(Source extract):
There’s a sudden urge to dine in a time before tofu and Title IX. Why now?
There’s a particular vibe quickly established when you walk into TAK Room, Thomas Keller’s latest project at New York’s Hudson Yards complex. Bartenders glide about in high-collar jackets, finishing off a Sazerac with a spritz of absinthe from a cut-crystal spray bottle that might have come from the perfume counter at Neiman Marcus across the hall. On a recent night, a jazz ensemble murmured through “A Night in Tunisia.” Add a menu of tableside Caesar, a sculptural Louie-style salad of avocado and fresh vegetables, and an $85 lobster Thermidor, and it amounts to a fantasia of old country-club dining. The question is, why now?
It helps to know that TAK Room is a remake, the third variation on a theme. In 2015, during renovations at The French Laundry, Keller launched Ad Lib, a pop-up at Napa’s Silverado Resort & Spa. Here, America’s most celebrated chef could revisit the (sort of) ritzy dining he began his career with: steak, shrimp cocktail, and Caesar salad prepared tableside, sometimes by Keller himself. Clearly Keller liked the idea. He repeated it at The Surf Club, near Miami, the house restaurant for a hotel and private club—a revival of what once was one of Miami’s toniest spots. TAK Room’s menu is effectively a mimeograph from Miami: not just lobster Thermidor, but a beef short rib Wellington, that fusty lord of meat dishes, which at more than $130 reigns second only to a $160 New York strip.

(Data excerpts):
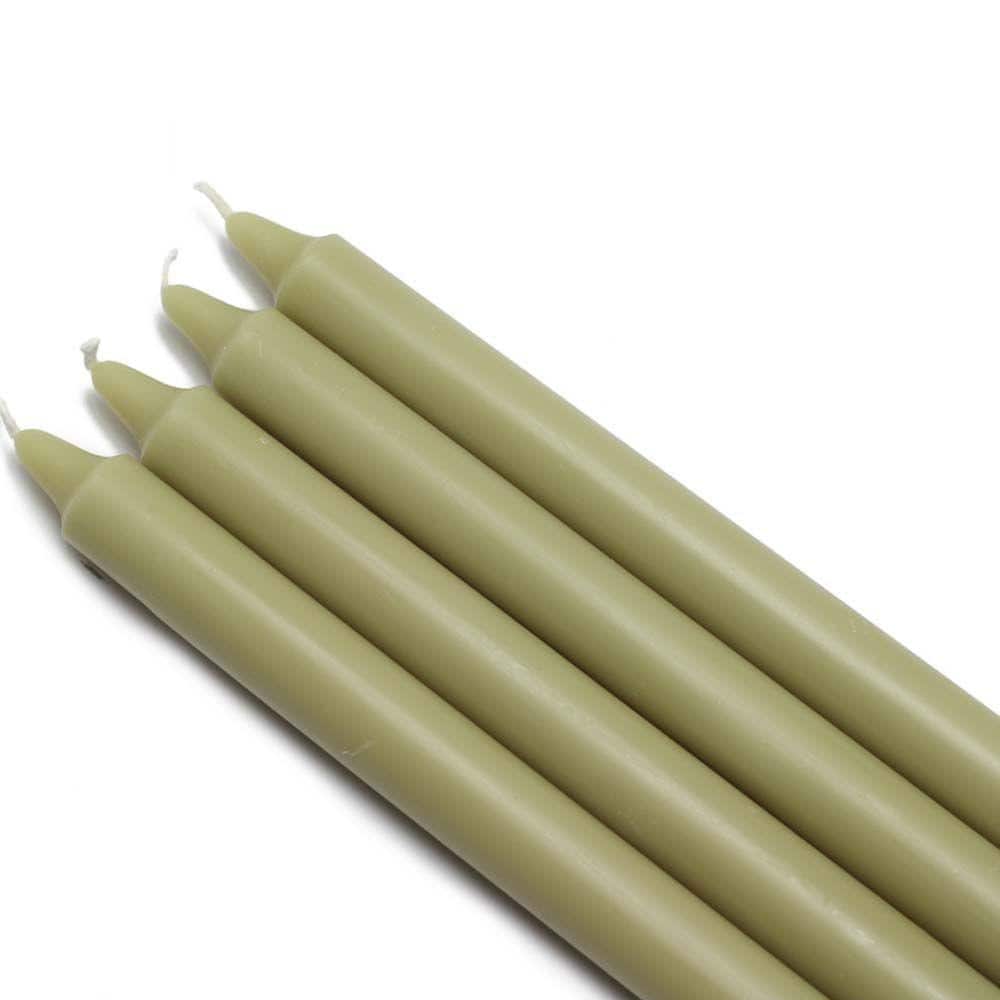 10 in. Sage Green Straight Taper Candles (12-Set) - Hercitys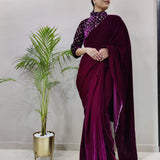 Premium Velvet Jacket Style Saree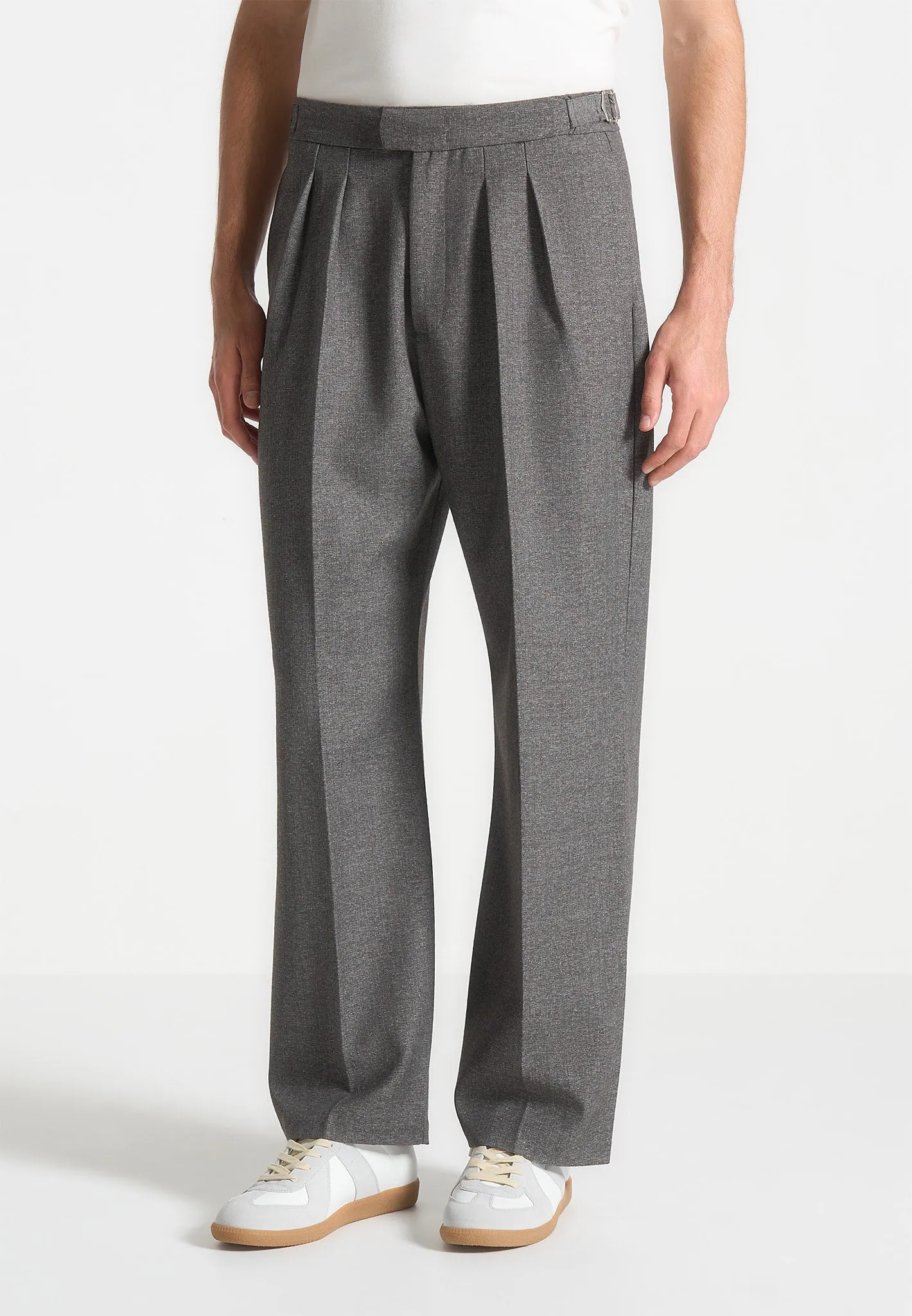 Relaxed Fit Textured Tailored Trousers - Grey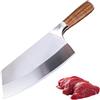 Theexecva Coltello da cucina, 20 cm Meat Cleaver Ultra Sharp, Acciaio inossidabile ad alto tenore di carbonio con manico in legno, Coltello cuoco cinese professionale per cucina e ristorante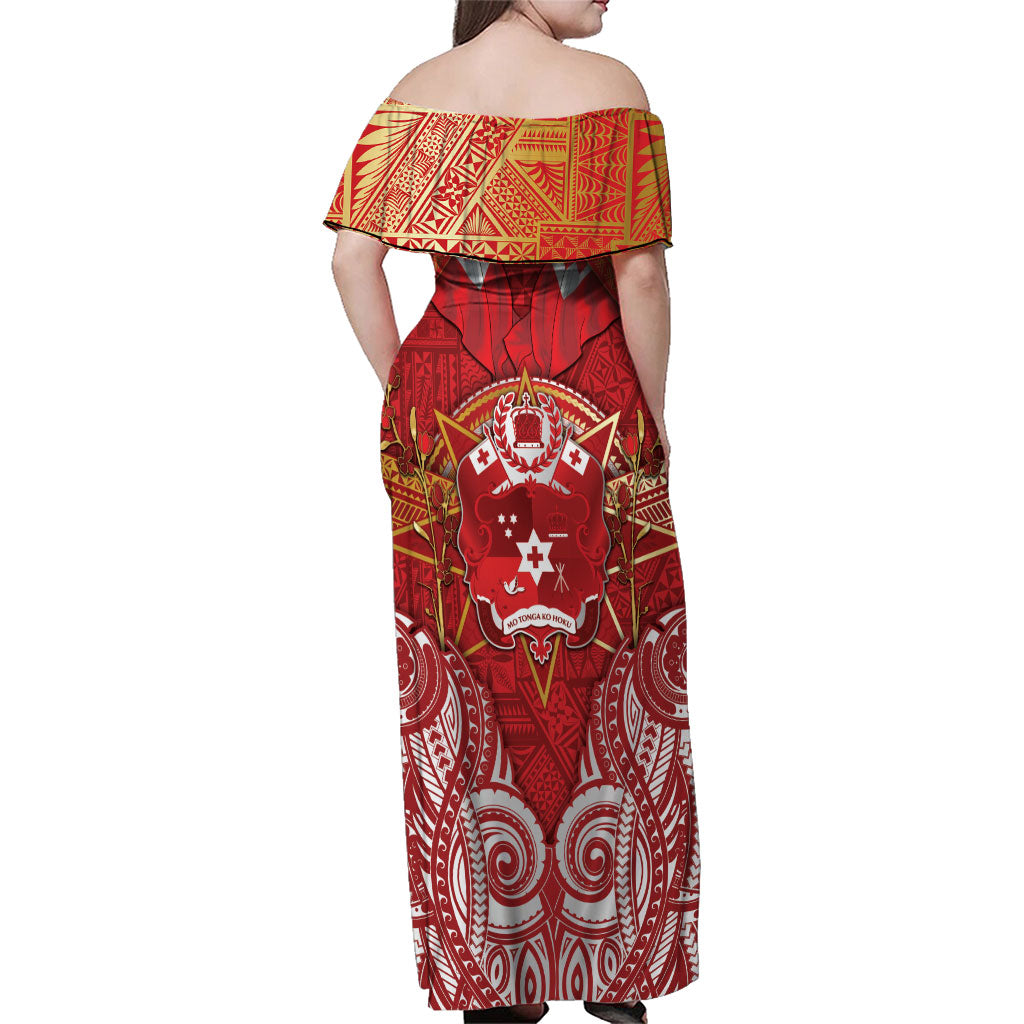 Tonga King's Birthday Family Matching Off Shoulder Maxi Dress and Hawaiian Shirt Gold Royal Crown Tribal Patterns DT05 - Polynesian Pride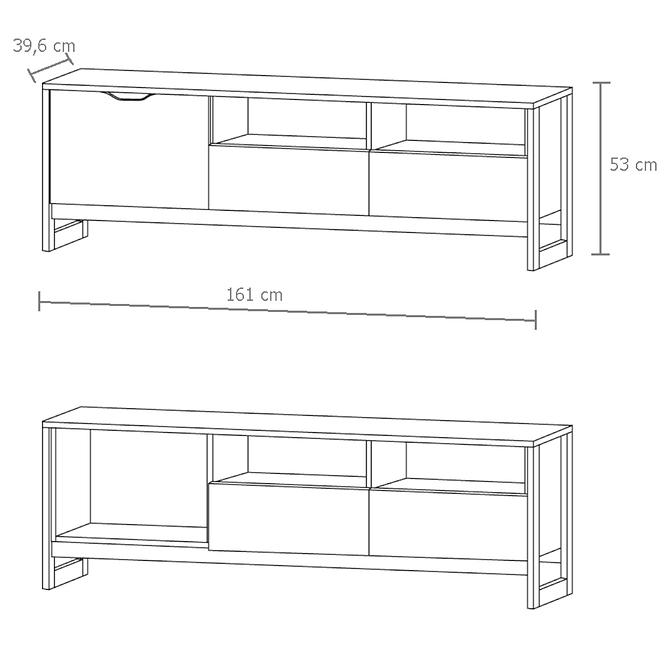 Wohnwand Arden 270cm Eiche Sand Grande/Matera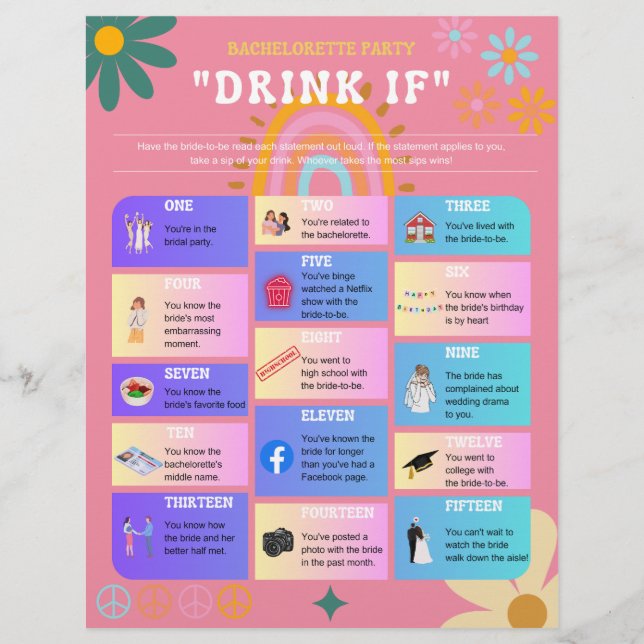 Retro 70er Jahre Junggeselinnen-Abschied Drink If  (Vorderseite)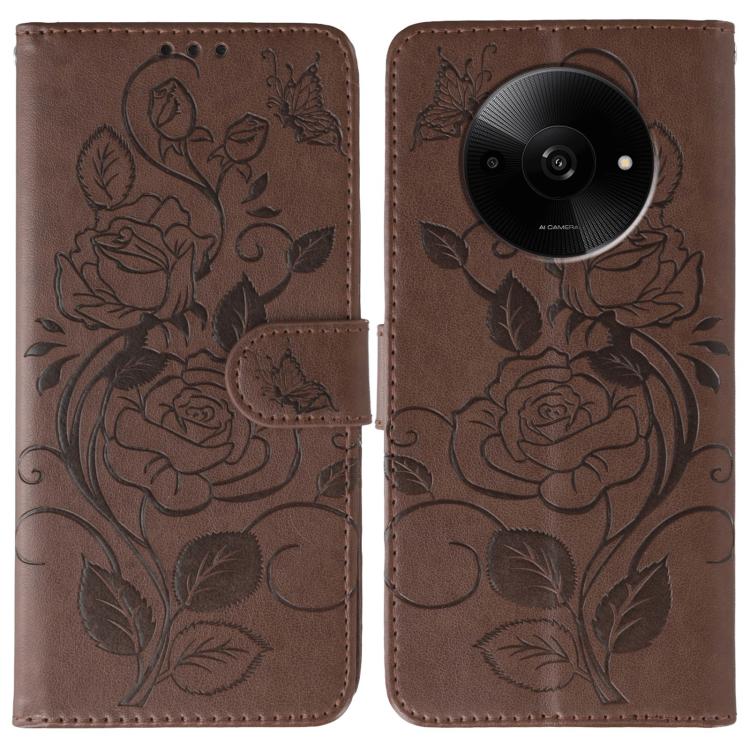 Rose Butterfly Embossed Leather Phone Case, For Redmi 15C 5G / 4G EU 173mm, For Redmi 15 5G Global / 15 4G SEA, For Redmi 15 5G / 4G EU 171mm, For Redmi 15C 5G / 4G Global 171mm, For Redmi Turbo 4 Pro 5G / Poco F7, For Xiaomi Poco F7 Ultra / Redmi K80 ...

(Requirement 1): Reproduce verbatim the stretch of the TAK Room article from "There’s a sudden" through "is, why now?".
(Requirement 2): Which dollar amounts does the TAK Room article give, and which dish does each one price?

(Worked solution 1):
There’s a sudden urge to dine in a time before tofu and Title IX. Why now?
There’s a particular vibe quickly established when you walk into TAK Room, Thomas Keller’s latest project at New York’s Hudson Yards complex. Bartenders glide about in high-collar jackets, finishing off a Sazerac with a spritz of absinthe from a cut-crystal spray bottle that might have come from the perfume counter at Neiman Marcus across the hall. On a recent night, a jazz ensemble murmured through “A Night in Tunisia.” Add a menu of tableside Caesar, a sculptural Louie-style salad of avocado and fresh vegetables, and an $85 lobster Thermidor, and it amounts to a fantasia of old country-club dining. The question is, why now?

(Worked solution 2):
- $85: lobster Thermidor
- More than $130: beef short rib Wellington
- $160: New York strip